- _SOURCE EXCERPT_:
________________________

While they are happy to see her and only mildly confused by her transformation, the servants tell her about the several lawsuits that have been brought against her. The major lawsuits charge that she is either dead and cannot own property, that she is a woman and cannot own property, or that she has three sons with Rosina Pepita who seek to claim Orlando’s property. Orlando dismisses the lawsuits at this point, instead choosing to meditate on her poetry and family history. She sits in her library and studies a family heirloom, the prayer book of Queen Mary. Orlando reflects on her growth and maturation, deciding that she must start fresh upon her poem “The Oak Tree” and write what she likes.

________________________

[Spatial questions about scenes]
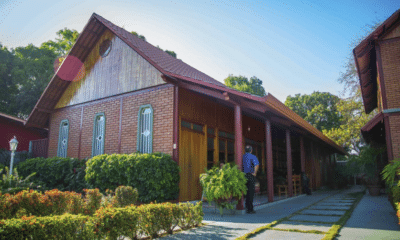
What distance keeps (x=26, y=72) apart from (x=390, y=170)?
29259 mm

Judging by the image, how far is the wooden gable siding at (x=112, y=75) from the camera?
10.8 meters

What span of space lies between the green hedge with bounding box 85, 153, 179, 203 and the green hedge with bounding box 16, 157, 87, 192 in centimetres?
207

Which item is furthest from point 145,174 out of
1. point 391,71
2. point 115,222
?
point 391,71

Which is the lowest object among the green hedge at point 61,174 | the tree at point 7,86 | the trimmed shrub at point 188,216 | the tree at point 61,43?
the trimmed shrub at point 188,216

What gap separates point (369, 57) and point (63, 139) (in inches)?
512

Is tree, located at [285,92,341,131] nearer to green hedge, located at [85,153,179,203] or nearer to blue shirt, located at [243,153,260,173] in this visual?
blue shirt, located at [243,153,260,173]

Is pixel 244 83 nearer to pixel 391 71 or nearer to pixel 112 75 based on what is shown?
pixel 112 75

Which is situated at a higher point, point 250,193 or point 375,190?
point 250,193

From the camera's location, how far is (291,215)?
717 centimetres

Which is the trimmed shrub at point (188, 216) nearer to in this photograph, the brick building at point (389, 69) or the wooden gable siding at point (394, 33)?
the brick building at point (389, 69)

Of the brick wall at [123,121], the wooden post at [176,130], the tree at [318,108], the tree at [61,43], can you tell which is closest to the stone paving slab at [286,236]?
the wooden post at [176,130]

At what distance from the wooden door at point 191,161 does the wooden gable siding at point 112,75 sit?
2174 mm

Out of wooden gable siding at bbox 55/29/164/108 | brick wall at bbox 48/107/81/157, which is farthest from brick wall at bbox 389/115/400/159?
brick wall at bbox 48/107/81/157

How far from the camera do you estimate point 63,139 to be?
13344 millimetres
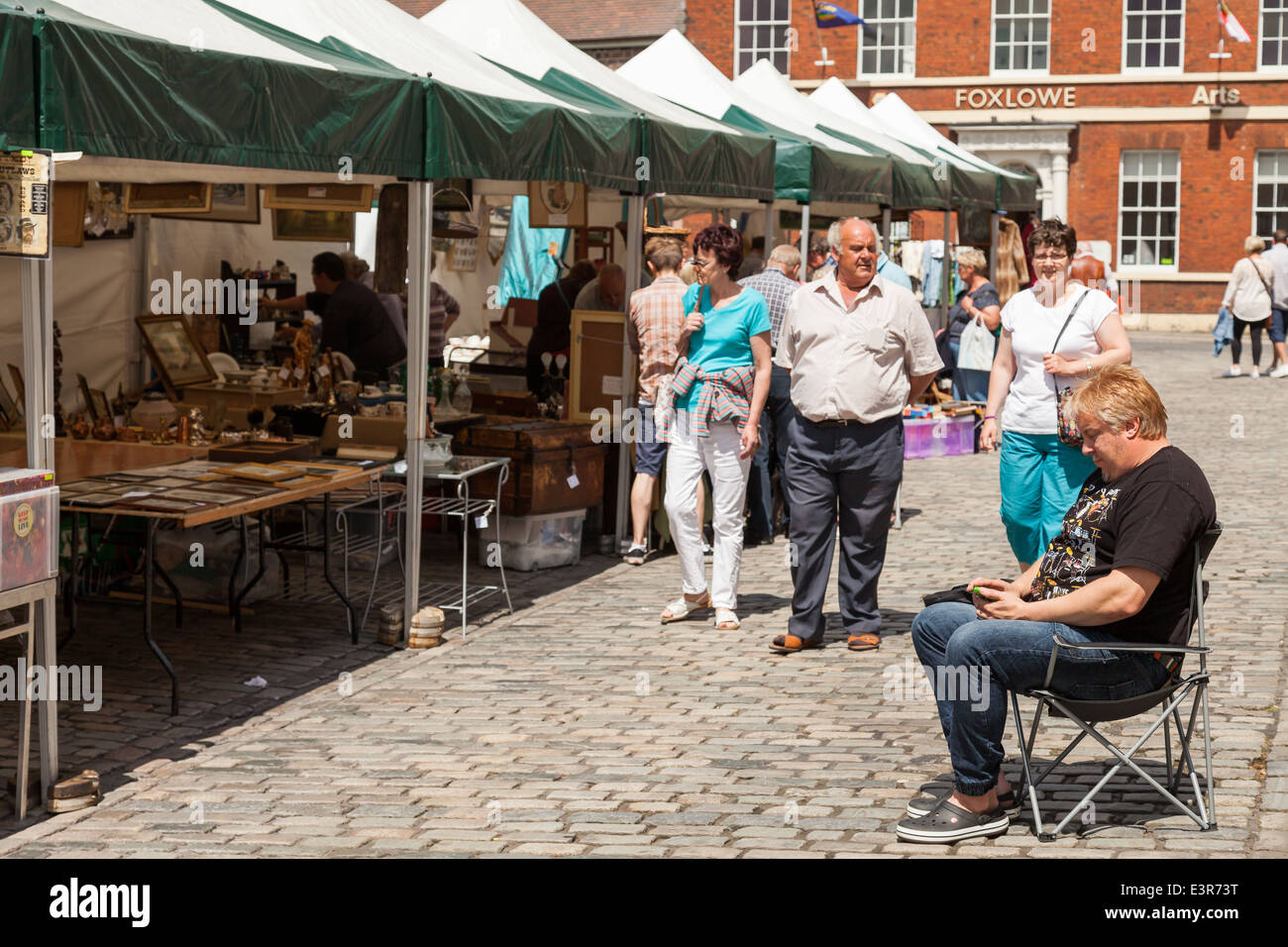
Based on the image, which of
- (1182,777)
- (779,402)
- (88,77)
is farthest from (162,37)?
(779,402)

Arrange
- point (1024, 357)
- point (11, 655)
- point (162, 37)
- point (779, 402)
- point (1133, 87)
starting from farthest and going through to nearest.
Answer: point (1133, 87) < point (779, 402) < point (11, 655) < point (1024, 357) < point (162, 37)

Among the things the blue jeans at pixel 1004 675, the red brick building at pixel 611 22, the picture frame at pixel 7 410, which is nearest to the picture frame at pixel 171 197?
the picture frame at pixel 7 410

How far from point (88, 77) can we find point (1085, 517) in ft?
11.9

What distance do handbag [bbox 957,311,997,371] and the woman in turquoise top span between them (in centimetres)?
868

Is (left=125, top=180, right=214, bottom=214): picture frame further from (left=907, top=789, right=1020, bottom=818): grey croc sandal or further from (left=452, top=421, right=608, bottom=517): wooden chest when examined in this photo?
(left=907, top=789, right=1020, bottom=818): grey croc sandal

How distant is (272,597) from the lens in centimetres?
923

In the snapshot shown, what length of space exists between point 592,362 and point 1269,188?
88.7ft

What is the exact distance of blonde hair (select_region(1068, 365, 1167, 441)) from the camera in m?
4.98

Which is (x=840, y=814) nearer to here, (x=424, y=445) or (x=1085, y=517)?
(x=1085, y=517)

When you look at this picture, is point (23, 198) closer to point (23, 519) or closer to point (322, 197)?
point (23, 519)

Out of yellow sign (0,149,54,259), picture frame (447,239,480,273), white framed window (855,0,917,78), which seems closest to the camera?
yellow sign (0,149,54,259)

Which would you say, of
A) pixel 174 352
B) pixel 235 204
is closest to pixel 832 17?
pixel 235 204

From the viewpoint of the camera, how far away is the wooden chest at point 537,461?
9.98m

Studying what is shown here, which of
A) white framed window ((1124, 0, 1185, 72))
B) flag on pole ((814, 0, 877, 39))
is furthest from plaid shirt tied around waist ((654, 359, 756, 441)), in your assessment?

________________________

- _EXERCISE SET_:
**a)** In the Orlando passage, what family heirloom does Orlando study while sitting in her library?
**b)** Pull out each line of the records that contains the word "space".
The records are unrelated to the Orlando passage.

- _TASK ANSWERS_:
**a)** The prayer book of Queen Mary.

**b)**
What span of space lies between the green hedge with bounding box 85, 153, 179, 203 and the green hedge with bounding box 16, 157, 87, 192 in centimetres?
In the snapshot shown, what length of space exists between point 592,362 and point 1269,188?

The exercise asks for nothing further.